#### EXCERPT TO READ ####
Apart from these Napoleon also heavily stressed Unity of command and the Effect of Morale.

_''One bad general is better than 2 good ones'' - Napoleon._​ 
_''Morale is to material as three is to one'' -Napoleon_​
For *winning the hearts of his soldiers* he made a conscious attempt with rewards,medals,a show of personal care and remembering individual names and feats-all added to a string of continous victories.He also made it a point to keep the army open to all men of talent and instill a sense of pride and a thirst for La Gloire,declaring -_''In every french soldier's Knapsack is a marshal's baton'' _.Such was his *personal magnetism*,aura and the fanatical devotion inspired by him in the course of time,wellington thought _'his presence on the battlefield to be worth 40,000 men'._




*CONTRIBUTION TO MILITARY ORGANIZATION:*
Napoleon's main contribution to military organization was the *establishment of Permanent Army corps.*At this timeframe armies were organized into regiments which were divided into adhoc divisions in wartime.Napoleon established permanent corps with *their own staff.*A corps was essentially a* miniature army,an all arms formation of infantry,cavalry and artillery sized from 15,000/20,000 to 40,000 depending on its role and ability of its commander*.It had its own *integral infantry divisions*[2-3,the division itself being composed of regiments,and regiments of battalions], *medium or light cavalry division and integral corps artillery*[The regiments had light artillery pieces[later abolished then reintroduced] and the heavy artillery was concentrated into a corps artillery reserve].Scroll back to pg 1 of the thread to see the posts on the composition of an army corps.
The corps organization allowed* flexible independent movement and also confused enemy intelligence *as to the main point of french effort when multiple corps were manuevering.Napoleon designed these mini armies in a way that even *when faced with a larger enemy force they could hold out on their own for about 24 hrs provided they were reinforced in time*.This meant *they could pin down larger enemy forces for moderate periods of time without additional support*.It also *greatly simplified handling by the army commander *as he had to deal with a handful corps and not hundreds of regiments.The corps system was* eventually adopted by all armies* and is the* standard large unit formation of modern militaries*
Another feature was the *development of the first modern general staff system*.Each corps and its commander had his own permanent staff*.*On *top of these was the imperial headquarters general staff which carried out the emperor's orders(*Napoleon travelled with his mobile headquarters on campaign*)* to the various corps formations and *controlled their movements and directed them to the single objective *along various routes all the *while being in mutually supporting positions*.
####
> PROBLEM DETAILS:
Could you continue the post on Napoleon's military methods from the point where it stops? None of the material is needed here.
#### EXERCISE DATA ####
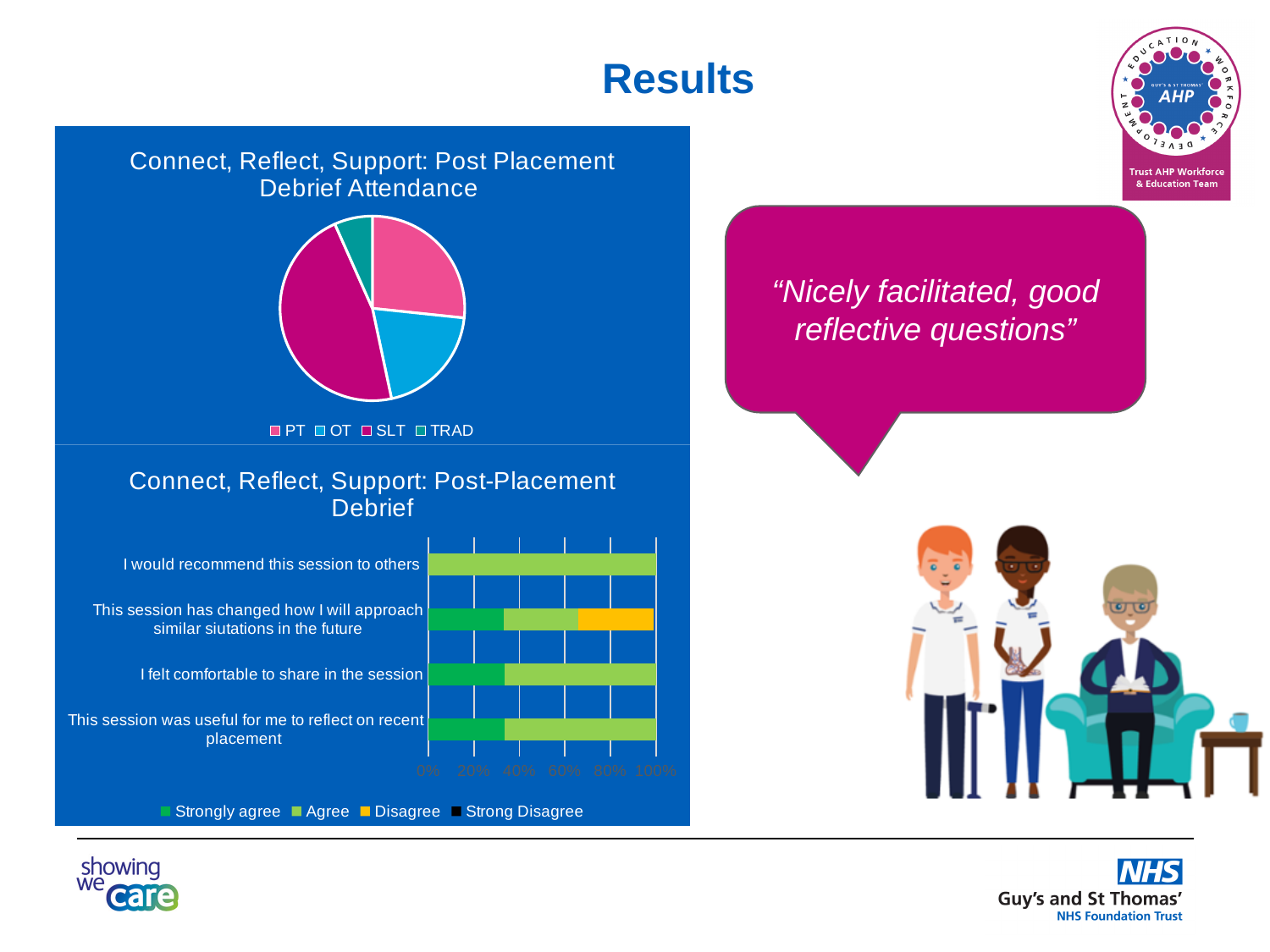
In the bottom bar chart, how many statements (categories) are plotted? 4 What kind of chart is the top chart titled 'Connect, Reflect, Support: Post Placement Debrief Attendance'? Pie chart In the bottom bar chart, how many series does the legend list? 4 In the top pie chart, which slice is larger, SLT or TRAD? SLT In the bottom bar chart, what percentage of responses for 'I would recommend this session to others' were Agree? 100% What kind of chart is the bottom chart titled 'Connect, Reflect, Support: Post-Placement Debrief'? Bar chart In the bottom bar chart, which statement has a Disagree segment? This session has changed how I will approach similar situations in the future In the top pie chart, which slice is larger, PT or OT? PT In the top pie chart, which category has the largest slice? SLT In the bottom bar chart, is the Strongly agree share for 'I felt comfortable to share in the session' greater or less than 40%? less In the top pie chart, which category has the smallest slice? TRAD In the top pie chart, how many categories does the legend list? 4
####
> RESPONSE BOX:
*CHANGES IN CAVALRY AND ARTILLERY DOCTRINE:*

_"Convinced that it was not possible to fight anything but a defensive war without at least parity in cavalry, Napoleon made great efforts to turn this branch into a powerful striking force, capable of rupturing the enemy front, while retaining its ability for exploitation, pursuit, and reconnaissance." (- Gunther Rothenberg)_​
Napoleon totally overhauled the cavalry arm of the french armies to the extent that they would become the terror of europe.The organization and division of the french cavalry has already been discussed.The role of the light cavalry was the traditional
screening.harassment and reconssaince.*Each corps had its light cavalry division(of hussars and dragoons usually) for corps reconssaince and screening as well as co-operating with the infantry in battle.*Apart from parceling out the light and medium cavalry among the corps napoleon retained numbers at an army level to provide screening for the whole army and for large scale strategic pursuits after victory.

_''Without cavalry battles are without result''-Napoleon[On the utility of cavalry in pursuit of a defeated enemy]_​
However the *heavy cavalry was not distributed among corps and exclusively concentrated into heavy cavalry divisions which were kept together in a large heavy cavalry reserve* only for the big battle.This army level heavy cavalry reserve had one duty-To *smash the enemy ranks with brute force and massed shock in combat*.The cavalry would thus be versatile and effective.Thus the comment-

_''Cavalry is useful before,during and after the battle''-Napoleon._​
*Before* in screening -denying intelligence to the enemy and reconssaince,*during* in massed brute force shock charges and co-operation with infantry(timely cavalry charges in conjunction with french infantry forced enemy infantry to form squares reducing their firepower by 1/4 and making them vulnerable to artillery and french infantry),and *after* in pursuit of an enemy.Napoleon thus added a strategic dimension to the role of cavalry,not just tactical.

One of Napoleon's practices with regards to artillery was to not only have each corps have their own integral artillery,but to mass a force of heavy guns and keep them in reserve as an *army artillery reserve for deployment at a crucial point in battle in a chosen sector*.This role was usually played by the imperial guard artillery.Thus napoleon attempted to always keep a reserve of heavy cavalry and artillery at hand for a smashing blow at a chosen moment.How this 'moment' was chosen will be explained below.The forming of *massed 'Grande batteries' is a practice that dates from this era.*He lavished attention on his guns and the french artillery was *manned by aggressive officers* who didn't disappoint their emperor's faith in them.

*DISPOSITIONS AND MARCH PATTERN OF THE GRANDE ARMEE:*

Napoleon was* extremely thorough in preparation for a campaign*[usually reading all books/maps on topography from french national library of the area] 3-4 months in advance.He *possesed a near photographic memory*[in 1813 he pointed out while reading a report from a subordinate omission of 2 guns by the coast he had seen while on inspection in 1804 and was proved right,and as commander he dealt with hundreds of guns daily!].Add to this was an *inexhaustible capacity for work-18 hours a day being standard practice.*He was a *firm believer in the offensive*,but not at the cost of security.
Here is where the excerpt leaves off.